Selain mengurai kemacetan, kegiatan itu juga bertujuan mengantisipasi penyalahgunaan BBM subsidi serta aksi premanisme di sekitar lokasi SPBU.

Kasat Lantas Polresta Banjarmasin AKP Emang Pramono melalui Kasubnit Regident Ipda Ansyah Bhakti Setyabharda mengatakan, pihaknya bersama tim gabungan fokus melakukan pengawasan terhadap aktivitas yang berpotensi melanggar hukum.“Di kawasan Jalan Basirih itu ada dua SPBU. Bentuk kegiatan kemarin yakni antisipasi penyalahgunaan BBM ilegal sekaligus penertiban premanisme di sekitar SPBU Pertamina,” ujar Ansyah, Kamis (7/5/2026).

Menurutnya, langkah tersebut dilakukan sebagai bentuk pencegahan terhadap praktik penimbunan BBM bersubsidi maupun pungutan liar terhadap pengendara yang sedang mengantre mengisi bahan bakar.

BACA JUGA :  Sat Lantas Polresta Banjarmasin Ajak Pelajar jadi Pelopor Keselamatan Berlalu Lintas

“Tujuan kegiatan ini untuk mengantisipasi adanya penimbunan BBM subsidi serta mencegah aksi premanisme ataupun pungli di kawasan SPBU,” tambahnya.
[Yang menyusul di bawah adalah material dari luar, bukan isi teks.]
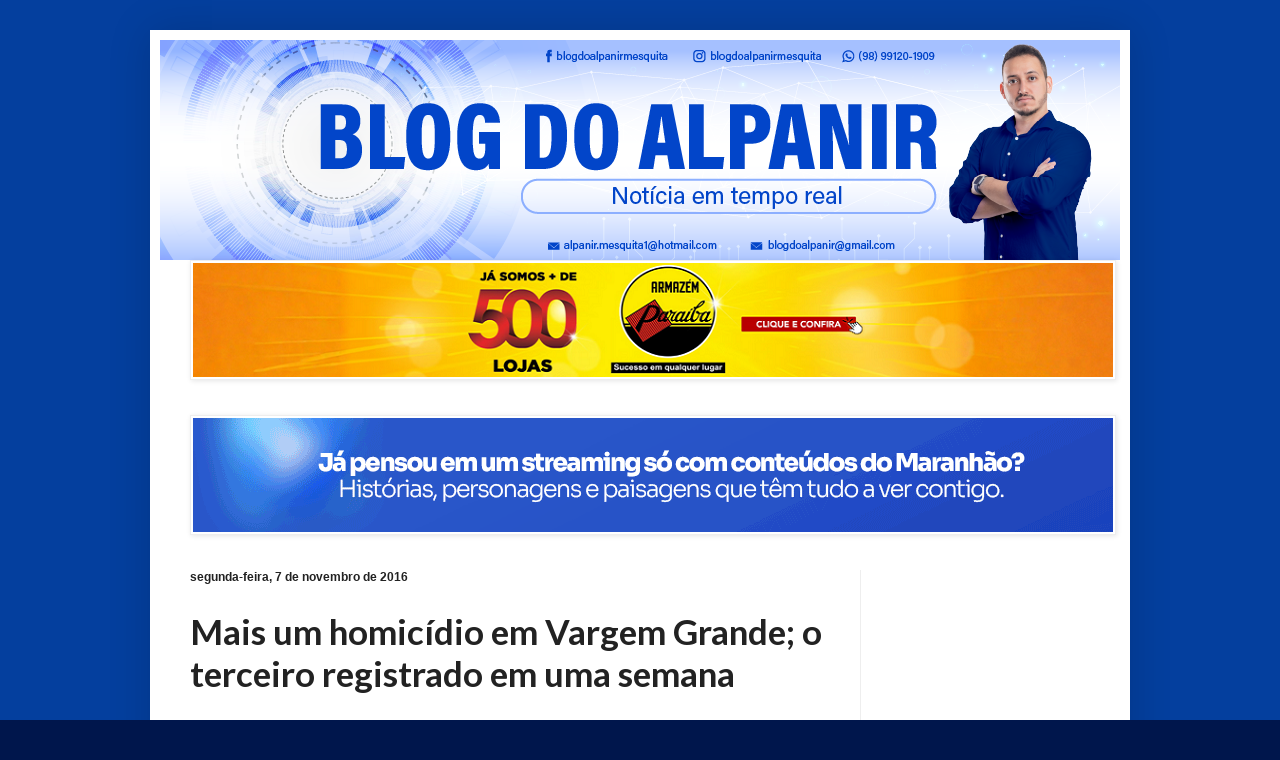

--- FILE ---
content_type: text/html; charset=UTF-8
request_url: https://alpanirmesquita.blogspot.com/b/stats?m=0&style=BLACK_TRANSPARENT&timeRange=ALL_TIME&token=APq4FmCXaTJ2NSUYTrX6vqjDMIPyKPUp0QJ_Zv9oKtNnbPfj9vPRu19ZpsOaapHLUYuE6GFfPNY1WIuGNdwaZQX1EdKJODjS1w
body_size: -6
content:
{"total":34470614,"sparklineOptions":{"backgroundColor":{"fillOpacity":0.1,"fill":"#000000"},"series":[{"areaOpacity":0.3,"color":"#202020"}]},"sparklineData":[[0,30],[1,42],[2,49],[3,95],[4,88],[5,38],[6,46],[7,38],[8,91],[9,100],[10,57],[11,80],[12,83],[13,98],[14,51],[15,43],[16,33],[17,46],[18,84],[19,65],[20,43],[21,64],[22,39],[23,56],[24,48],[25,56],[26,52],[27,35],[28,44],[29,68]],"nextTickMs":3464}

--- FILE ---
content_type: text/html; charset=utf-8
request_url: https://www.google.com/recaptcha/api2/aframe
body_size: 268
content:
<!DOCTYPE HTML><html><head><meta http-equiv="content-type" content="text/html; charset=UTF-8"></head><body><script nonce="Sq-ywypE6HL4Bwn3S354WQ">/** Anti-fraud and anti-abuse applications only. See google.com/recaptcha */ try{var clients={'sodar':'https://pagead2.googlesyndication.com/pagead/sodar?'};window.addEventListener("message",function(a){try{if(a.source===window.parent){var b=JSON.parse(a.data);var c=clients[b['id']];if(c){var d=document.createElement('img');d.src=c+b['params']+'&rc='+(localStorage.getItem("rc::a")?sessionStorage.getItem("rc::b"):"");window.document.body.appendChild(d);sessionStorage.setItem("rc::e",parseInt(sessionStorage.getItem("rc::e")||0)+1);localStorage.setItem("rc::h",'1770074440969');}}}catch(b){}});window.parent.postMessage("_grecaptcha_ready", "*");}catch(b){}</script></body></html>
Dalam kegiatan tersebut, petugas melakukan pemantauan langsung terhadap kendaraan yang mengantre serta memberikan imbauan kepada masyarakat agar tetap tertib saat mengisi BBM.

Meski demikian, dari hasil penertiban sementara belum ditemukan adanya pelanggaran maupun tindak pidana.

“Untuk sementara hasilnya nihil, karena kegiatan kemarin masih sebatas penertiban dan imbauan.

Namun apabila nantinya ditemukan adanya penyalahgunaan BBM ataupun aksi premanisme, tentu akan kami tindak tegas sesuai aturan hukum yang berlaku,” tegas Ansyah.

Ia juga mengimbau masyarakat agar segera melapor kepada aparat apabila mengetahui adanya praktik penyalahgunaan BBM subsidi maupun pungli di kawasan SPBU.

“Kalau masyarakat menemukan adanya pelanggaran, silakan segera laporkan ke tim gabungan atau pihak kepolisian. Kami tidak akan segan mengambil langkah hukum,” pungkasnya.